Repository for code, paper, and slide submitted presented for at APSIPA 2019:
Speech emotion recognition Using Speech Feature and Word Embedding
Pre-processing:
Run the following file with some adjusments (location of IEMOCAP data, output file name, etc.).
https://github.com/bagustris/Apsipa2019_SpeechText/blob/master/code/python_files/mocap_data_collect.py
Main codes:
- speeh_emo.ipynb: for speech emotion recognition
- text_emo.ipynb: for text emotion recognition
- speech_text.ipynb: for speech and text emotion recognition (main proposal)
Other (python) files can be explored and run indepently.
In case of the jupyter notebook is not rendered by Github, see the following nbviewer instead:
- https://nbviewer.jupyter.org/github/bagustris/Apsipa2019_SpeechText/blob/master/code/python_files/speech_emo.ipynb
- https://nbviewer.jupyter.org/github/bagustris/Apsipa2019_SpeechText/blob/master/code/python_files/text_emo.ipynb
- https://nbviewer.jupyter.org/github/bagustris/Apsipa2019_SpeechText/blob/master/code/python_files/speech_text.ipynb
By employing acoustic feature from voice parts of speech and word embedding from text we got boost accuracy of 75.49%. Here the list of obtained accuracy from different models (Text+Speech):
------------------------------
Model | Accuracy (%)
------------------------------
Dense+Dense | 63.86
Conv1D+Dense | 68.82
LSTM+BLSTm | 69.13
LSTM+Dense | 75.49
-----------------------------
Due to Github's limitation, a sample of feature can be downloaded here (voiced feature without SIL removal):
https://cloud.degoo.com/share/Ov563dopNnEW14jN_DeBig.

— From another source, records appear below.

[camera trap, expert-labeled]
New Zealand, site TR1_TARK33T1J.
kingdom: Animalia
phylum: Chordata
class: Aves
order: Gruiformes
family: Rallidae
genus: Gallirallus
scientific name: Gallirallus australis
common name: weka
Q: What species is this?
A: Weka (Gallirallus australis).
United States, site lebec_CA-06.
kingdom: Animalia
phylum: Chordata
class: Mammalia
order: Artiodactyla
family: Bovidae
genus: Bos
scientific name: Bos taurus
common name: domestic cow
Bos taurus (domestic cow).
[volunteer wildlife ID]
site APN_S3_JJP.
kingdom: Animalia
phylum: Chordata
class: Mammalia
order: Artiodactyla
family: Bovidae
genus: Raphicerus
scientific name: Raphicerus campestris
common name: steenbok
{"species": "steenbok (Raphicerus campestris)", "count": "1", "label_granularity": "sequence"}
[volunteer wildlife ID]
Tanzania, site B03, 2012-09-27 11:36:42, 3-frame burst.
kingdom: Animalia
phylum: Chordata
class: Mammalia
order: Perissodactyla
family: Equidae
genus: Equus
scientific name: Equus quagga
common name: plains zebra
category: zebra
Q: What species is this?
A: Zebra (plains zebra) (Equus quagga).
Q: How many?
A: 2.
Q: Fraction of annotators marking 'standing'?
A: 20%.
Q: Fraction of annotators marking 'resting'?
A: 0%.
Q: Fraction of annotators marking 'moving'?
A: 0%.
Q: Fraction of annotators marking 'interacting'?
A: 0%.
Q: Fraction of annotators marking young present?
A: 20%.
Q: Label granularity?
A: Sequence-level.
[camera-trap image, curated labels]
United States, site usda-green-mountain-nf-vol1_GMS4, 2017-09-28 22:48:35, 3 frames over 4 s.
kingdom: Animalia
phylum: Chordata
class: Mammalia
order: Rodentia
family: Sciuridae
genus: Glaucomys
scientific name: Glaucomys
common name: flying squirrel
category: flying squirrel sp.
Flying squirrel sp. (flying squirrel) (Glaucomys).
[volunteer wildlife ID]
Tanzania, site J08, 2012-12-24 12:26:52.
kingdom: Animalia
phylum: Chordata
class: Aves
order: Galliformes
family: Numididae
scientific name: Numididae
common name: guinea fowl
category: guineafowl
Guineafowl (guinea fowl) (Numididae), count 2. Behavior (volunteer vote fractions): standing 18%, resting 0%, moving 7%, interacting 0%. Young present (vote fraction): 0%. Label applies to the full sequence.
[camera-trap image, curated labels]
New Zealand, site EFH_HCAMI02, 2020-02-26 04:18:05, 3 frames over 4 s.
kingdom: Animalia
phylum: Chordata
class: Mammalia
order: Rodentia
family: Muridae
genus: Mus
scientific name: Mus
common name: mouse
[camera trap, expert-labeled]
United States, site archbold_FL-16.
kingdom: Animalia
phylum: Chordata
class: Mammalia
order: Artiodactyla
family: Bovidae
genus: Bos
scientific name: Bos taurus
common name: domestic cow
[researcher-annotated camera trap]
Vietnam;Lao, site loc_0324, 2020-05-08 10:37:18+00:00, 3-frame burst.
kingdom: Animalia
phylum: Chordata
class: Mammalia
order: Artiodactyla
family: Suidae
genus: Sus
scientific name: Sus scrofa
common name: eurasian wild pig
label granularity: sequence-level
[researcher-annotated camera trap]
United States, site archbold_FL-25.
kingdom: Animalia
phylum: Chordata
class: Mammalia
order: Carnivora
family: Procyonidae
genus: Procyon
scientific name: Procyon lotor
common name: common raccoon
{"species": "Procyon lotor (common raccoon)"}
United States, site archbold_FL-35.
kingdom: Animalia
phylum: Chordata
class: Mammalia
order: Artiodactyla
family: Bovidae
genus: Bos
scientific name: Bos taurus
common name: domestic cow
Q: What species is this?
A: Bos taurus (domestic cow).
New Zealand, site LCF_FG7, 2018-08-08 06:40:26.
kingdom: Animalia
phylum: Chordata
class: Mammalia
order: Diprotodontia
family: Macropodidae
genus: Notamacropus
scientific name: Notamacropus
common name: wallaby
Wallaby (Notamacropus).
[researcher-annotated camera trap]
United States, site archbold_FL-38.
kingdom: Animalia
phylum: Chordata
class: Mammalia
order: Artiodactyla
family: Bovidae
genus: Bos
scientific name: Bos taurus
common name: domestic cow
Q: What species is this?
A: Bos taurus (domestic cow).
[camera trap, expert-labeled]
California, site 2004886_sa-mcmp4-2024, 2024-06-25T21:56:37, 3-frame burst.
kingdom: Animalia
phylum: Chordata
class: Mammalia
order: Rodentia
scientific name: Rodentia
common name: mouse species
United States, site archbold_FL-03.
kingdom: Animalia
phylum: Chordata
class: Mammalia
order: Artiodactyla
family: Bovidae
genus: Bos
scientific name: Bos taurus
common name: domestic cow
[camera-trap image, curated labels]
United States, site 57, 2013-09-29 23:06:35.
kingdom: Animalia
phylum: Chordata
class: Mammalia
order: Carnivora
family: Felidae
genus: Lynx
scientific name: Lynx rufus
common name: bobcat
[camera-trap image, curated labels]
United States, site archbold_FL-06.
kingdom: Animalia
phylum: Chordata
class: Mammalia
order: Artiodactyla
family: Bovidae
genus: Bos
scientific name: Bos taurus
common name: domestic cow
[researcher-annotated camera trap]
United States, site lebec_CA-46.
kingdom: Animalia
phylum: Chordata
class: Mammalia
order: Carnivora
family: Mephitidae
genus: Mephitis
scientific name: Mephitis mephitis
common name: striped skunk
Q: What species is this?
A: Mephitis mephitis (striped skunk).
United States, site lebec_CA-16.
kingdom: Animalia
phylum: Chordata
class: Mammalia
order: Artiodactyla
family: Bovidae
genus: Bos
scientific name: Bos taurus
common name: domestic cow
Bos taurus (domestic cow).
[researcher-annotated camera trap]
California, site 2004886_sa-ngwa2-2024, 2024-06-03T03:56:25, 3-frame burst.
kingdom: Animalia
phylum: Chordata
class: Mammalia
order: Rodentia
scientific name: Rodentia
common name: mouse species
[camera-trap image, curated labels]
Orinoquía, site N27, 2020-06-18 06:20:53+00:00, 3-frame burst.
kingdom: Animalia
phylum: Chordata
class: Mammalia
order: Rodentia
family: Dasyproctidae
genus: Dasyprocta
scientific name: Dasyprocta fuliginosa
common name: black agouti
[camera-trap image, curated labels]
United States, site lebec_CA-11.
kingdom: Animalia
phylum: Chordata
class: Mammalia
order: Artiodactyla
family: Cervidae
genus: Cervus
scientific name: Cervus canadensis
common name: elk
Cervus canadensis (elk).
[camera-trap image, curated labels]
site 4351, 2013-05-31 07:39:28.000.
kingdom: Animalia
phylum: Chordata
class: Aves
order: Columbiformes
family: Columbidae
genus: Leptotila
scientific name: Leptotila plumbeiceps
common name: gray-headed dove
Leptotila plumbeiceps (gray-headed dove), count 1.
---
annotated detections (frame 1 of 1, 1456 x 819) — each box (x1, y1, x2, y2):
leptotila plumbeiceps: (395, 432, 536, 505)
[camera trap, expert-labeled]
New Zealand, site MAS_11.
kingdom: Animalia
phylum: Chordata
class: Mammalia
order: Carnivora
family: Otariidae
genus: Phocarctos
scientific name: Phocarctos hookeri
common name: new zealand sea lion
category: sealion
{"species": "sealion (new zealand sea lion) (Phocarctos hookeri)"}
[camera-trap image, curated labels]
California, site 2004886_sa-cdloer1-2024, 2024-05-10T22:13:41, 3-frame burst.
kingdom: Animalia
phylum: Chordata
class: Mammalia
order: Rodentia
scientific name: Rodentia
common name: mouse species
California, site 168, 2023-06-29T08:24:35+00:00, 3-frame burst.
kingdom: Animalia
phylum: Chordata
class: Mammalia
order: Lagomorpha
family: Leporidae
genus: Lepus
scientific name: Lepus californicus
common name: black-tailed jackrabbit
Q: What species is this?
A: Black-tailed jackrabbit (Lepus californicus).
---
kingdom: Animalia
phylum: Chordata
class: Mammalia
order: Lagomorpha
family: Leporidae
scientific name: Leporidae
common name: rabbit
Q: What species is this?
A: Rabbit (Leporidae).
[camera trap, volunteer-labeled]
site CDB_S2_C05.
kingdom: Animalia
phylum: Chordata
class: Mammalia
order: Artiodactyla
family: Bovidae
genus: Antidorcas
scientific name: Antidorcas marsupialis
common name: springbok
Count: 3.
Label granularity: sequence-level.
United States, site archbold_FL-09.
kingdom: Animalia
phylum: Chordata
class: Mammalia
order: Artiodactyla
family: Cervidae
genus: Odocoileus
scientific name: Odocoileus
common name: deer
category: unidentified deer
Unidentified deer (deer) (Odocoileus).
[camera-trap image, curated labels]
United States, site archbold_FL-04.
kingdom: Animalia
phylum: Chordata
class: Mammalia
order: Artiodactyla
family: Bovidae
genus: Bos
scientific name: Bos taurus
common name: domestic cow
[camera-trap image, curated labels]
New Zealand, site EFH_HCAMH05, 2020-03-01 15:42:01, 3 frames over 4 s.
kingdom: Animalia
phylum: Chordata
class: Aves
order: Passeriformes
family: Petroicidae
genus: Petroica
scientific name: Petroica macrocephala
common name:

You can use the following script inside code/python_files directory to generate that feature file: https://github.com/bagustris/Apsipa2019_SpeechText/blob/master/code/python_files/save_feature.py
B.T. Atmaja, M. Akagi, K. Shirai. "Speech Emotion Recognition from Speech Feature and Word Embedding",
In Asia Pacific Signal and Information Processing Association Annual Summit and Conference (APSIPA), IEEE, 2019.